The article reveals how:
Malaria remains one of the biggest challenges for military forces in the Southern African region, accounting for more deaths than wars, Zimbabwe Defense Forces Commander General Constantine Chiwenga has said.
Far from being stuck in a moment of trepidation, I think it makes sense. We get so consumed by the big picture that we forget, sometimes, to attack the little problems. It's, perhaps, like a crime thriller: it's only upon hindsight that you realise the veritable killer was closer than you thought.
But seriously speaking, the article maintains that so serious is the issue that:
[a] first seminar of the Southern African Development Community (SADC) military malaria managers [will take place] in Harare on Tuesday. The seminar, which is running for three weeks, is being held under the auspices of the SADC Military Health Services.
SADC Military Health Services That sounds rather profound. So I did some investigation to ascertain how far SADC had gone in instituting a regional institution specifically dealing with health. I noticed SADC had met last month--under the aegis of SADC Health Minister's Forum, and had decided to recognise tradional medecine in the region.
That article maintains how the SADC Health Forum will:
...also look major problems of SADC health issues such as HIV and AIDS,Tuberculosis and Malaria.
Googling further, I came across references to health protocols, without there being anything concrete on a SADC institution dedicated to health.
Predictably, I atavistically made the comparison with West Africa, which I do know has a West African Health Organisation.
Even before all of that, my parents tell me that back in the good old days of Nkrumah, during the fifties and sixties, the goverment organised regular spraying of the country, so as to kill mosquitoe eggs.

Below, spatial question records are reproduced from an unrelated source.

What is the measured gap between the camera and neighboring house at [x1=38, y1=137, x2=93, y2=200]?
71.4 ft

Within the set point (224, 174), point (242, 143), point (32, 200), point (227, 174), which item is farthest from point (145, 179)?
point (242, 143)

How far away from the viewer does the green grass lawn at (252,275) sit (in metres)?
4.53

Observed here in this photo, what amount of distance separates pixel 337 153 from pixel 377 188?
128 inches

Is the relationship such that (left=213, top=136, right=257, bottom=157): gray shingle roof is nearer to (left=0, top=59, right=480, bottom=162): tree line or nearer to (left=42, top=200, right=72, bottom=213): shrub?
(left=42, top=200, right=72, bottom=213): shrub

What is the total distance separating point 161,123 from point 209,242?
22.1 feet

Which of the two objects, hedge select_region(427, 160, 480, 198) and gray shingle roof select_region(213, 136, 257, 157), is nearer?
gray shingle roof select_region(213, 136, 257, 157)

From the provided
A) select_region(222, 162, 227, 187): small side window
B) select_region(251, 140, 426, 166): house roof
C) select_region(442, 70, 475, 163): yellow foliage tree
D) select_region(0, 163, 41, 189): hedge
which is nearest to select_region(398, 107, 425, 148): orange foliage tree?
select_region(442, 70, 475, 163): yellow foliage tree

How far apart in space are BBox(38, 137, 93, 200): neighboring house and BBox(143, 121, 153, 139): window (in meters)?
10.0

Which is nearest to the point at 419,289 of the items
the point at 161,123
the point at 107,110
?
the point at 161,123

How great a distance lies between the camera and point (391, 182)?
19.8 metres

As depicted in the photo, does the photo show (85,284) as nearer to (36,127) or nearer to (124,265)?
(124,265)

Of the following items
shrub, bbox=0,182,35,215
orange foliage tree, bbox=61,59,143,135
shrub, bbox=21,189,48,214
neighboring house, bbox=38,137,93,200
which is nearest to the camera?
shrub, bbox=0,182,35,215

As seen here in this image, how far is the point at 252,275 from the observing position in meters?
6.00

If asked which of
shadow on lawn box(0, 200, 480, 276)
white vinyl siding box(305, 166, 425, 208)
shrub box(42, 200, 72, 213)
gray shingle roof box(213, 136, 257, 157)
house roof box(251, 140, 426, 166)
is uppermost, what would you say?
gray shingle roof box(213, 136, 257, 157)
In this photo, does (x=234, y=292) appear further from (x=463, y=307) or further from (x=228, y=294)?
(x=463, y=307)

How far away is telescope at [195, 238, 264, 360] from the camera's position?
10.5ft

I can tell you that in 2007, it is not just that this has not happened, but it has not happened for several years either!
A few weeks ago, the Accra regional minister I.C.Quaye quipped that mosquitoes did not need visas to enter the country of Ghana.
One of the Ghanaian Saturday papers commented on this:
The statement attributed to the Honourable I.C Quaye in Parliament recently, that mosquitoes do not need visa from him to enter Accra may be amusing, but it is very true.
This is because the mosquito has become a very efficient transmitter of disease, especially malaria and the parasite it transmits has become so adaptive that it makes the control of malaria a very daunting business. As such it can move freely and cause havoc with impunity.
A reference to the spraying was made by Ms Aba Wilmot, the Chief Entomologist of the Ghana Health Service, who maintained:
even though spraying is good, she would like the environmental control bit emphasised to deal with the source of the mosquito. Her belief is that Accra, for example, should be divided into zones and the environment tackled from one zone to the other in a rotational basis.
She went on to call for:
indoor spraying instead of the outdoor one since the outdoor spraying is expensive.
But any large scale operation will require the setting up of a good monitoring system to ensure its success. But this effort must be taken on by the whole of ECOWAS through the West African Health Organisation (WAHO). WAHO is the technical wing of ECOWAS that advises the health ministers of the West African States as well as their heads of states on matters concerning health.
I checked the WAHO website, which does a woeful job of conveying how ECOWAS is dealing with malaria. One sorry sub-site refers to it thus:
The FY2003-2007 Strategic Plan of the West African Health Organisation (WAHO) is the product of an ongoing strategic planning process that has been underway since February 2001. Contributors to this process include WAHO’s Directorate General, the Ministers of Health from Member States of the Economic Community of West African States (ECOWAS), international donors and consultants, health specialists, and experts in health policy and institutional development. Nine priorities have been identified:
3. PREVENTION OF BLINDNESS
4. CHILD SURVIVAL
6. DRUGS AND VACCINES
8. CONTROL OF EPIDEMICS
9 INSTITUTIONAL DEVELOPMENT COMPONENT
The document may very well be available for download, but let's get real: a document for download and plenty of plans do not a concrete plan make. Come on, WAHO! It is interesting to note, even, that the website, in its attempt to be current, has failed woefully.
This is because under "WAHO today news", you read that news from January was posted on what looks like April 2, 2007!!
I think SADC has the right idea in this seminar, and if ECOWAS has been doing something similar for its citizens and/or for those working for ECOWAS institutions, it has done a bad job. We're in 2007! For how long go African regional organisations have to take their citizens for granted on key issues like these!
Access to vital information like these doesn't need a person being paid thousands of dollars, but committed public servants, or even volunteers.
WAHO has some way to go. It has the advantage over SADC that it's been in existence since 2000. SADC has yet to establish an institution dealing specifically with health in that sub-region. WAHO, and ECOWAS by extension, must not fail its citizens!